== Texte cité
Quand elle est arrivée sur les côtes du Finistère à la fin du mois de juin 1940, l'Armée Allemande avait tout lieu de se réjouir car jamais encore elle ne s'était avancée aussi loin dans notre pays. La Bretagne, qui n'avait pas connu d'envahisseurs - Français mis à part ! - depuis les légionnaires romains de César, ne fut donc pas cette fois épargnée. Elle eut néanmoins la consolation d'échapper aux grandes batailles de la Campagne de France qui toutes s'étaient livrées dans les provinces du Nord et de l'Est.
Ainsi l'installation des occupants n'a-t-elle pas profondément bouleversé les dernières semaines de l'année scolaire des jeunes bretons, pas plus qu'elle n'a contrarié leur rentrée de la fin septembre, une rentrée qui promettait d'être encore moins réjouissante que les précédentes. Ceux qui ont connu cette époque se souviennent en effet combien la discipline était sévère dans les écoles communales, ces écoles toutes semblables où, parce que personne n'avait jugé utile de les égayer, la seule note de couleur était celle de l'encre violette qui maculait les cahiers et les doigts des écoliers.
====
== Données affichées
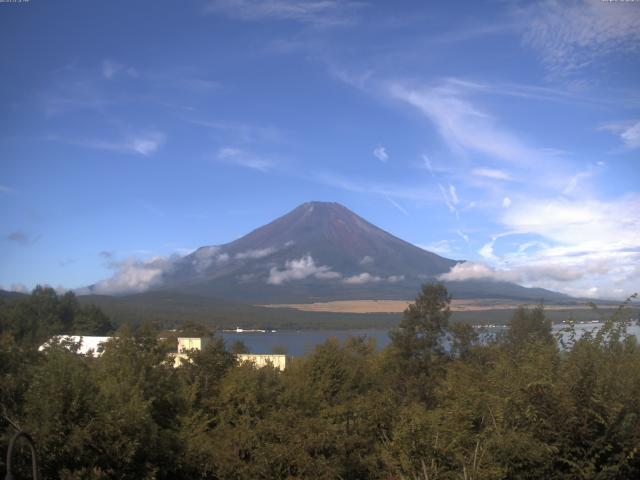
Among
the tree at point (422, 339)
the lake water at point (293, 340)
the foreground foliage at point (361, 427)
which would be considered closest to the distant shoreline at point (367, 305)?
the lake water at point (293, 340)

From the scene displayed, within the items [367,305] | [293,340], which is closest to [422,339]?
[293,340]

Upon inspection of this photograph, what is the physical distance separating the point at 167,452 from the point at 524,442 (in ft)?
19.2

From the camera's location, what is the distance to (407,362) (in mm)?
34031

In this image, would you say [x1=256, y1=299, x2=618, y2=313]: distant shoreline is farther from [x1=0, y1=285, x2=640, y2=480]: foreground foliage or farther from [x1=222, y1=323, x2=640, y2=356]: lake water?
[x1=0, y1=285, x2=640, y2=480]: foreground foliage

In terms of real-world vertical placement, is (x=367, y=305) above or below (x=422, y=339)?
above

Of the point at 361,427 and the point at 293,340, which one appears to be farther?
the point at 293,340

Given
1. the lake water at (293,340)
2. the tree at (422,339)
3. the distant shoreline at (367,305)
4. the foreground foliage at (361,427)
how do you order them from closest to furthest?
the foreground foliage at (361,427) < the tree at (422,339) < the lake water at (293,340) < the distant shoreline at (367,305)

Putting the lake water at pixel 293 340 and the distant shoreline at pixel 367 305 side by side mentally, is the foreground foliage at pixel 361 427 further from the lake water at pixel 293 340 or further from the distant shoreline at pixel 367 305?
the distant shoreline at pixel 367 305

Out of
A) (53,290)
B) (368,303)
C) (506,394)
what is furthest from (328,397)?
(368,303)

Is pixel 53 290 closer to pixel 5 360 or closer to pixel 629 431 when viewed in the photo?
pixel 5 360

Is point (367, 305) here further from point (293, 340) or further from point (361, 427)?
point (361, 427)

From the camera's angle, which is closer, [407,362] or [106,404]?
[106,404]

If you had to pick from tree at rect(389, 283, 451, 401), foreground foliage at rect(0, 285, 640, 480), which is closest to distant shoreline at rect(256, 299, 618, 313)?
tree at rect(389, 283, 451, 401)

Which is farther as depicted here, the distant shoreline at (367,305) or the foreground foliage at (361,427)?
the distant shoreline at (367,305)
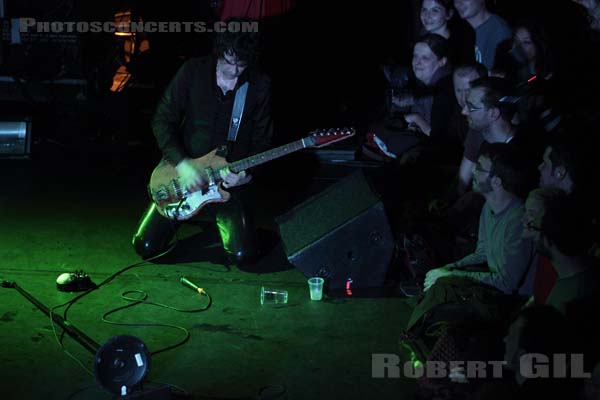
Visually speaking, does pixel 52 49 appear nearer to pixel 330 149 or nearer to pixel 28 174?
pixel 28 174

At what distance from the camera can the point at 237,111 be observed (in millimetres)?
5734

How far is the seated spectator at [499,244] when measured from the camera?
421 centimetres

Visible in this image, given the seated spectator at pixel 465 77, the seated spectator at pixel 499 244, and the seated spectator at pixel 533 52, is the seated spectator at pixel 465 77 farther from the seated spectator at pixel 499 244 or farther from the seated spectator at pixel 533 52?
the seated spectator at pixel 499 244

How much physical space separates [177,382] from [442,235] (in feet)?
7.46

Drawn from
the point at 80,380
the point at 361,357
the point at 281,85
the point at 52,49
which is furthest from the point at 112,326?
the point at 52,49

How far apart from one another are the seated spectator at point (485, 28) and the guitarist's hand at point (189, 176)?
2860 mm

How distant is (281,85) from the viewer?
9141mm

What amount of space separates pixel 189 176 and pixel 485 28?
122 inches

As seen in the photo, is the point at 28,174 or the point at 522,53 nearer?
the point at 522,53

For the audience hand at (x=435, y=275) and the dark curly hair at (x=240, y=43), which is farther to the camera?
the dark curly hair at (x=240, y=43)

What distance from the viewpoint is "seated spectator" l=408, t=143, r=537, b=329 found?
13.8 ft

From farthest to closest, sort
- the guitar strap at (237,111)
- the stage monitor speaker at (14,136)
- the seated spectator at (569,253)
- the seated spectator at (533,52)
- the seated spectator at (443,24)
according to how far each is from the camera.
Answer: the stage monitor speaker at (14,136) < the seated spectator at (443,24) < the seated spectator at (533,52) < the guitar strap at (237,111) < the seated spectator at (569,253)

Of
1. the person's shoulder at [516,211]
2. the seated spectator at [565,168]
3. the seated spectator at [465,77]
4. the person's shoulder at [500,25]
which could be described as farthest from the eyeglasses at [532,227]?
====
** Consigne **
Prolongez le texte sur la Bretagne occupée de 1940 et ses écoles communales en reprenant après sa dernière phrase.

** Réponse **
Quant à la suite, il ne faudrait pas imaginer les petits français de l'Occupation cachés dans les buissons à observer gentiment la Deuxième Guerre Mondiale en taillant des flûtes de roseaux ! On oserait presque dire dommage, en particulier pour ceux qui vivaient dans les secteurs où il se passait toujours quelque chose. Comme sur les côtes de France qui, sur une profondeur de dix kilomètres, étaient intégralement classées Zone Interdite. Dont notre petit village des bords de La Manche, Saint Michel-en-Grève, Département des Côtes-du-Nord, où il était impossible de faire un pas sans croiser un soldat, un cheval ou un véhicule allemand. Mais on sait que l'école, fidèle à sa vocation républicaine ou religieuse, n'a jamais failli à sa mission. Ce qui nous a épargné la honte d'être une génération d'ânes bâtés. Les leçons d'histoire en direct c'était donc seulement le jeudi, jour de congé, et le dimanche. Sauf exceptions !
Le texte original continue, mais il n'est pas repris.